Ses ve görüntü nakledilmesi yoluyla veya başka yerde duruşma icrası
HMK Madde 149
(1) Mahkeme, taraflardan birinin talebi üzerine talep eden tarafın veya vekilinin, aynı anda ses ve görüntü nakledilmesi yoluyla bulundukları yerden duruşmaya katılmalarına ve usul işlemleri yapabilmelerine karar verebilir.
(2) Mahkeme resen veya taraflardan birinin talebi üzerine; tanığın, bilirkişinin veya uzmanın aynı anda ses ve görüntü nakledilmesi yoluyla bulundukları yerden dinlenilmesine karar verebilir.
(3) Mahkeme, tarafların üzerinde serbestçe tasarruf edemeyecekleri dava ve işlerde ilgililerin, aynı anda ses ve görüntü nakledilmesi yoluyla bulundukları yerden dinlenilmesine resen karar verebilir.
(4) Mahkeme, fiilî engel veya güvenlik sebebiyle duruşmanın il sınırları içinde başka bir yerde yapılmasına, yargı çevresi içinde yer aldığı bölge adliye mahkemesi adalet komisyonunun uygun görüşünü alarak karar verebilir.
(5) Bu maddenin uygulanmasına ilişkin usul ve esaslar yönetmelikte belirlenir.
6100 sayılı Kanunda Yer Alan Madde Gerekçesi
Madde, taraflara modern teknolojiden ve Adalet Bakanlığınca uygulamaya konulan Ulusal Yargı Ağı Projesinden yararlanma imkânı hazırlamaktadır. Bu yolla, yargılamanın herhangi bir işlemine uzaktan katılma, tarafın isticvabı, şahidin veya bilirkişinin dinlenilmesi mümkün olacak, hâkim uzaktan da olsa delillerle bizzat temas kuracak; Anayasanın da amir hükmü olan “usul ekonomisi çerçevesinde daha az emek ve daha az masrafla” davanın karara bağlanması sağlanacaktır.
Maddenin birinci fıkrasında, yapılan işleme muhatap olmayan tarafın, bu işlemi görüntü ve ses nakli yoluyla izlemesi mümkün hâle getirilmekte, ikinci fıkrada ise tanığın, bilirkişinin ya da tarafın başka bir yerden elektronik araçlarla dinlenmesine imkân yaratılmaktadır. Bu işlemlere ait masrafın, o işlemin elektronik ortamda yapılmasını isteyen tarafın yatırdığı avanstan karşılanacağı tabiîdir.
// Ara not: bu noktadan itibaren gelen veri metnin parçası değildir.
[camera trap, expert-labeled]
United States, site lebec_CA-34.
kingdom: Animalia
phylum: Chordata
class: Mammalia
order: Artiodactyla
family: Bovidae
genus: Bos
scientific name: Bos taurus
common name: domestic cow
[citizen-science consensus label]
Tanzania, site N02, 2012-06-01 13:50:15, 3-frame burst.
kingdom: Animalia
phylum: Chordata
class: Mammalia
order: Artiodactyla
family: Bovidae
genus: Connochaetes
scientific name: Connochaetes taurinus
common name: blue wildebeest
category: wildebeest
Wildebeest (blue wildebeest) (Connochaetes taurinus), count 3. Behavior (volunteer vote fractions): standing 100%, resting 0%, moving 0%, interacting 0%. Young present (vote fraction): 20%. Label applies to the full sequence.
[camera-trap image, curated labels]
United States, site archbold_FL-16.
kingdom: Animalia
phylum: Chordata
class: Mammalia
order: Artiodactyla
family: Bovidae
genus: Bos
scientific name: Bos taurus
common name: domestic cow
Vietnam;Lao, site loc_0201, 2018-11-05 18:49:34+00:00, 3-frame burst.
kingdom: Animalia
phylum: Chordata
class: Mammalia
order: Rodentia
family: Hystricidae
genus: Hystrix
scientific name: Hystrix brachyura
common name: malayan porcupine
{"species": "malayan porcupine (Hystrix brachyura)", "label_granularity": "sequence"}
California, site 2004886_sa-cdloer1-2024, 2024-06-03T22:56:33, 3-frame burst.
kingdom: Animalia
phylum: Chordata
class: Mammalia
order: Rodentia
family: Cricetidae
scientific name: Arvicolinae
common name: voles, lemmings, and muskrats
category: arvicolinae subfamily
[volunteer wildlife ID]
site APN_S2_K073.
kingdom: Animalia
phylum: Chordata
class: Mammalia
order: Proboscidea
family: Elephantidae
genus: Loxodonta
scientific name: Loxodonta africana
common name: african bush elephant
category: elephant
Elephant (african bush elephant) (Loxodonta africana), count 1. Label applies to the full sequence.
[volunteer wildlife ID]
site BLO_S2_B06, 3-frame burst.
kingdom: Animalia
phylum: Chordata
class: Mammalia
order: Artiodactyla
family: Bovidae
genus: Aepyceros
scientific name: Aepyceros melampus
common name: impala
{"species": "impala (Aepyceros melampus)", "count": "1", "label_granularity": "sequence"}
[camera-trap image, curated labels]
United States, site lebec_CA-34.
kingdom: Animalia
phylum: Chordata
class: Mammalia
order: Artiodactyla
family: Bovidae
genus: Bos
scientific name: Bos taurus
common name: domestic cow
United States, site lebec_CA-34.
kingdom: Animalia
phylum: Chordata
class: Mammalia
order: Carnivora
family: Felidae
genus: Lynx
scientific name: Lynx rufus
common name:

Her iki fıkrada da tarafların rızası özel olarak aranmıştır. Çünkü doğrudanlık ilkesi gereğince, hâkimin kural olarak delilleri doğrudan ve tarafların huzurunda incelemesi gereklidir. Bu çerçevede, daha iyi değerlendirilme yapılabilmesi açısından, taraflar birbirleri ile ve tanık ya da bilirkişi ile doğrudan aynı ortamda bulunarak soru sormak, cevaplarını tartışmak isteyebilirler. Taraflar kabul etmezse, ses ve görüntü nakli yoluyla diğer tarafın, tanığın veya bilirkişinin uzaktan dinlenmesi mümkün olmayacaktır. Böyle bir durumda ya aynı mahkemede veya istinabe yoluyla başka bir mahkemede doğrudan dinlenilme gerçekleştirilecektir.
Bu madde dışında isticvap ve yeminde de ses ve görüntü nakli yoluyla dinlemenin mümkün olduğu ayrıca ilgili maddelerde belirtilmiştir. Zira isticvap ve yemin bizzat tarafın ikrar veya delil elde edilmesi amacıyla dinlenmesi sonucunu doğuracaktır. Bu sebeple, işin niteliği ger
Adalet Komisyonu Değişiklik Gerekçesi
Tasarının 154 üncü maddesinde ses ve görüntü nakli yoluyla dinlenecek yargılama sujeleri sayılırken, uzmanın sayılmamasının bir eksiklik olduğu düşüncesiyle maddenin ikinci fıkrasında “bilirkişinin” ibaresinden sonra gelmek üzere “uzmanın” ibaresi eklenmiş ve madde teselsül nedeniyle 155 inci madde olarak kabul edilmiştir.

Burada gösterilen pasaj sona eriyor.